Copy everything from the line containing "How great a" down to the end of the records, both ends included, and leave out the picture.
** start of Records for processing **
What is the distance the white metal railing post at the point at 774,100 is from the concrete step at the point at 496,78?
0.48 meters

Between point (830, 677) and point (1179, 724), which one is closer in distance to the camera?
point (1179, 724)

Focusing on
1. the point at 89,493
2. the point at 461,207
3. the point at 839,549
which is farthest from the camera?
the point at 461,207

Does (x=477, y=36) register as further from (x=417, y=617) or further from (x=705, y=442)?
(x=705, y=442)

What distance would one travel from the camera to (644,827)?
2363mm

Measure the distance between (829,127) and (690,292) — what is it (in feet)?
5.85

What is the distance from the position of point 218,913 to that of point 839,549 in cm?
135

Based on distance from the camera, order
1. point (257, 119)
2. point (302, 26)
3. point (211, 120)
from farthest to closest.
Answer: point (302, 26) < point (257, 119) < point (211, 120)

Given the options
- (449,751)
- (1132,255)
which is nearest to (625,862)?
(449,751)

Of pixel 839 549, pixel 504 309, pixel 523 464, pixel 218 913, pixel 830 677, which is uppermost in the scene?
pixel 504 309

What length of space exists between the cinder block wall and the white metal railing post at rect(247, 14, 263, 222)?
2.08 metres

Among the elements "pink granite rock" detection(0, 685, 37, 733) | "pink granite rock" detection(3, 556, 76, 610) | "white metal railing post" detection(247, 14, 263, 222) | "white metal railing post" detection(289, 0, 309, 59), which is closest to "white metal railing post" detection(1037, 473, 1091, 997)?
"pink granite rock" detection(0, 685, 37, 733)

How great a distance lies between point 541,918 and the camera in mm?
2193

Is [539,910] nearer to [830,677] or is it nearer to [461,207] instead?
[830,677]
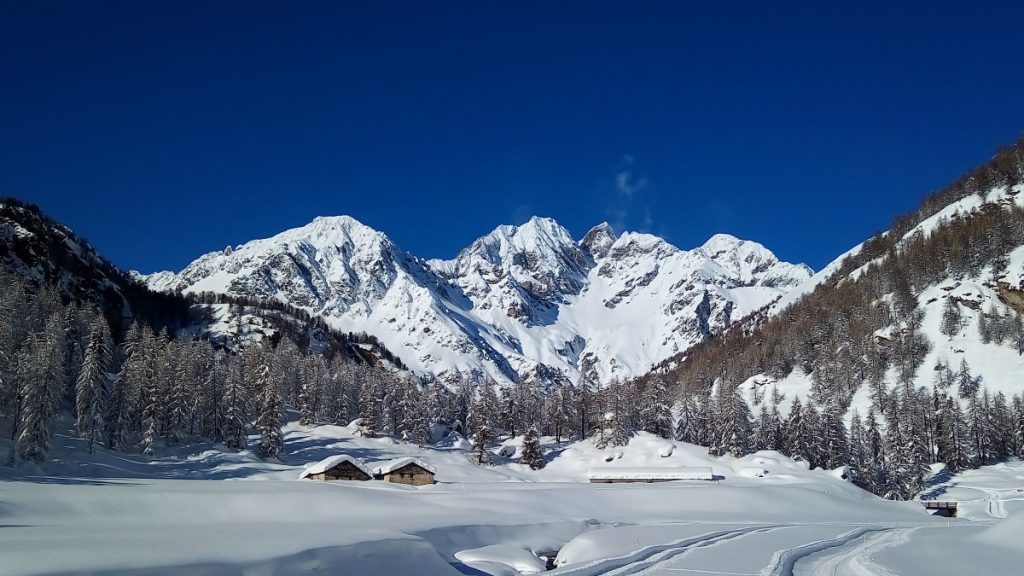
** end of Records for processing **
» Result:
How great a distance lies between point 541,918 and the camera in mm?
2193

Is [539,910] nearer to [830,677] or is it nearer to [461,207] instead?
[830,677]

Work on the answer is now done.